Tetapi pada tanggal 29 Agustus Van Mook membuat
garis batas daerah yang termasuk tanggungjawab
Belanda. Tuntutan itu melampaui daerah yang
diduduki Belanda saat itu dan jauh melampaui
daerah yang mereka duduki tanggal 4 Agustus.
“Garis Van Mook” ini sama sekali tidak dijadikan
batas kegiatan antara Belanda dalam bulan-bulan
berikutnya. Saya mendengar bahwa Van Mook
dengan sokongan Letjen. Spoor, Panglima tentara
Belanda di Indonesia, menganjurkan agar Belanda
maju terus sampai Yogyakarta. Untung pemerintah
Belanda mendapat saran yang sebaliknya dari dua
orang diplomat senior dan menolak anjuran
tersebut. Kemudian dalam tahun itu juga Perdana
Menteri Mr. Sjarifuddin mengklaim bahwa tentara
Belanda telah maju lebih dari 100 km di Jawa Barat,
80 km di Jawa Tengah dan 50 km di Jawa Timur.
Pada tanggal 1 Nopember, Dewan Keamanan
karena perintah-perintahnya tidak dilaksanakan
dengan baik, meminta KTN membantu kedua belah
fihak agar bisa mencapai kesepakatan dan
menyarankan agar resolusinya harus
diinterpretasikan sebagai mengandung arti :
“Penggunaan tentara oleh kedua belah pihak
dengan maksud meluaskan kekuasaannya ke
daerah yang tidak dikuasainya pada tanggal 4
Agustus 1947 adalah tidak sejalan dengan resolusi
Dewan Keamanan tanggal 1 Agustus”.
Komisi Tiga Negara merasa bahwa ia berhak
mengambil inisiatif.
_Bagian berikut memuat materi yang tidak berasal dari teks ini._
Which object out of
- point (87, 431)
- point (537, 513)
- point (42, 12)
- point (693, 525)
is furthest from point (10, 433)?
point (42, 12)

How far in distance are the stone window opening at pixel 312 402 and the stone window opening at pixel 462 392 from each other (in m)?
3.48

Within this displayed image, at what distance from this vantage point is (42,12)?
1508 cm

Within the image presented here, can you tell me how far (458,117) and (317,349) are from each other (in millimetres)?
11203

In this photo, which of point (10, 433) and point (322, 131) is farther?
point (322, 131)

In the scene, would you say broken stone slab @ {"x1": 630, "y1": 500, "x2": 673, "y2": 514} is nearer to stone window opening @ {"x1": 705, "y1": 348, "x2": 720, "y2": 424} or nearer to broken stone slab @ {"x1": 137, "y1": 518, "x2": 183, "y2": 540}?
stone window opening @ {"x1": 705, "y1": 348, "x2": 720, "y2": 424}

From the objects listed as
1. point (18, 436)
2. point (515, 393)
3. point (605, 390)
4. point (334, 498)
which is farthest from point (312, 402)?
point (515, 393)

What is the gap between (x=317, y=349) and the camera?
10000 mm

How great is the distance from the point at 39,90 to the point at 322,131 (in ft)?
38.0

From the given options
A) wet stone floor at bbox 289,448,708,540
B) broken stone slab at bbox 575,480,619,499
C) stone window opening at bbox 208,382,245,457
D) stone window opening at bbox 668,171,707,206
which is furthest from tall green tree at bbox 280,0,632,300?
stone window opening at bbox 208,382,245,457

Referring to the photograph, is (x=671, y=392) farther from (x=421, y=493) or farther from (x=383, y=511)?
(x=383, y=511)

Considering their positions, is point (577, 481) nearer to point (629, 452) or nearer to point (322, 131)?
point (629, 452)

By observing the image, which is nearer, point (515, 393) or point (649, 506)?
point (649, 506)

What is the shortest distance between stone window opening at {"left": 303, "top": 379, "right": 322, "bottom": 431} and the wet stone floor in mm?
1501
Tanpa menunggu tibanya kapal
perang Amerika “Renville” dimana akan
dilangsungkan perundingan, KTN mulai berusaha
agar gencatan senjata terlaksana. Pada tanggal 14
Nopember KTN bertemu dengan Panitia-panitia
Khusus dari fihak Indonesia dan fihak Belanda. Dr.
Leimena memimpin Panitia Indonesia, dan Jhr. Van
Vredenburg memimpin Panitia Belanda.